The South Carolina version of Duke’s calculator reportedly is still problematic although very similar net metering changes were implemented there in January 2022. That’s consistent with Duke’ inability to even promise a functional calculator in North Carolina.
“If Duke Energy can’t figure out its own calculator after all this time, how can solar companies and customers be expected to?” an official with a national solar power supply company told NC WARN. “If a calculator is released for use that doesn’t work properly, it directly and negatively impacts the ability for solar companies to represent the true value of solar to the end user”.
Duke’s inability to produce a viable calculator is the main reason solar installers urged the NCUC to delay implementation of the new rules, leading to a three-month extension to October 1. Layers of complexity have troubled solar companies since Duke applied for the changes in 2021, and 15 of the companies urged Cooper to help. Those complexities involve myriad factors including battery storage, the times solar power is generated and when a customer uses grid power.
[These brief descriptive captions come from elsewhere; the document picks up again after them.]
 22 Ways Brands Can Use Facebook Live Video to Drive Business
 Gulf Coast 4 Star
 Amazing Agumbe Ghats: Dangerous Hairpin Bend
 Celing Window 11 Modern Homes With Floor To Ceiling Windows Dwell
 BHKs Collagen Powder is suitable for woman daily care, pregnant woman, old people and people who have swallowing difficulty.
And now, the calculator.
“People won’t buy solar if they can’t understand the economics,” another solar company official told NC WARN, referring both to the new rules and the online calculator.
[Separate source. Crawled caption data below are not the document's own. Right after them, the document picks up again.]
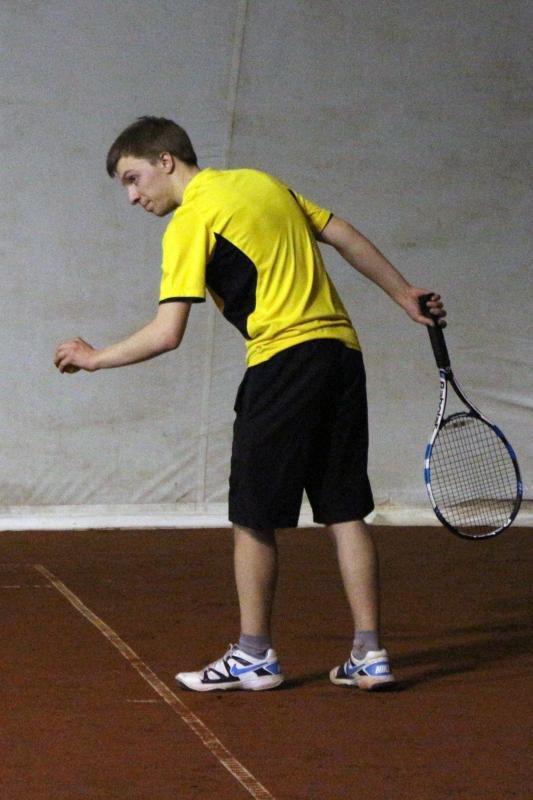 В посёлке Тярлево состоялся турнир по большому теннису, фото-2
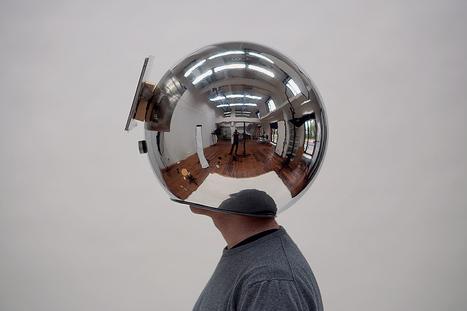 the decelerator - a slow motion perception helmet by lorenz potthast | VIM | Scoop.it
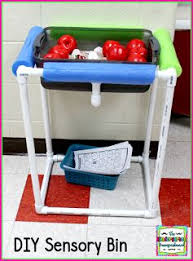 how to build a sensory table 1061 best sensory learning images on pinterest playing games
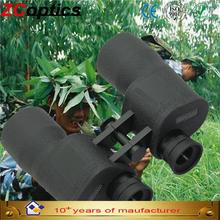 bering-085 military night vision binoculars monocular telescope T98 10X50 outdoor 50mm lens diameter binocular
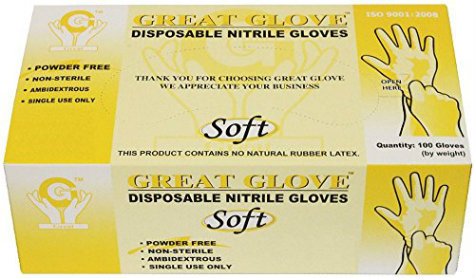 Great Gloves are Powder Free Nitrile Disposable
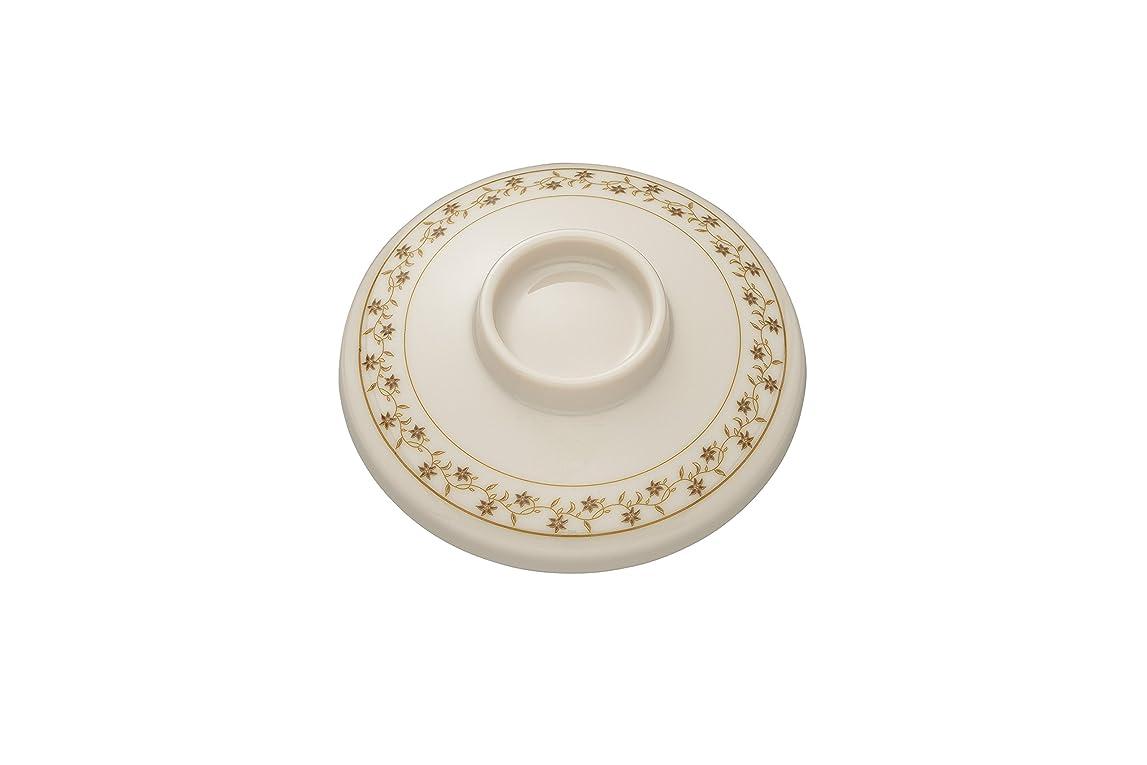 取り囲む神経メトロポリタンパール色十草 蒸し碗 セット 茶碗蒸し 碗 強化磁器 陶器 美濃焼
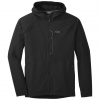 Outdoor Research Ferrosi Hooded Jacket, Men's, Black, S, 250094-black-S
Apparently, the calculator would also be required for a rule change for businesses, faith groups and others, which Duke Energy hid within a voluminous rate hike request. NC WARN found it anyway, leading to the letter to Cooper and Stein cited above and signed by 68 solar companies and advocates.
Deliberate Rigging or Incompetence?
NC WARN and at least some solar officials believe Duke Energy has too many smart people to have made net metering and the calculator so incomprehensible by mistake. Duke and other US utilities have been aggressively trying to suppress competition from rooftop solar for a decade.
“This cannot have been a mistake by Duke Energy,” another solar industry official told NC WARN. But even if Duke Energy were honestly outmatched by complexities of its own making, its actions create huge risks for our solar market and climate protection.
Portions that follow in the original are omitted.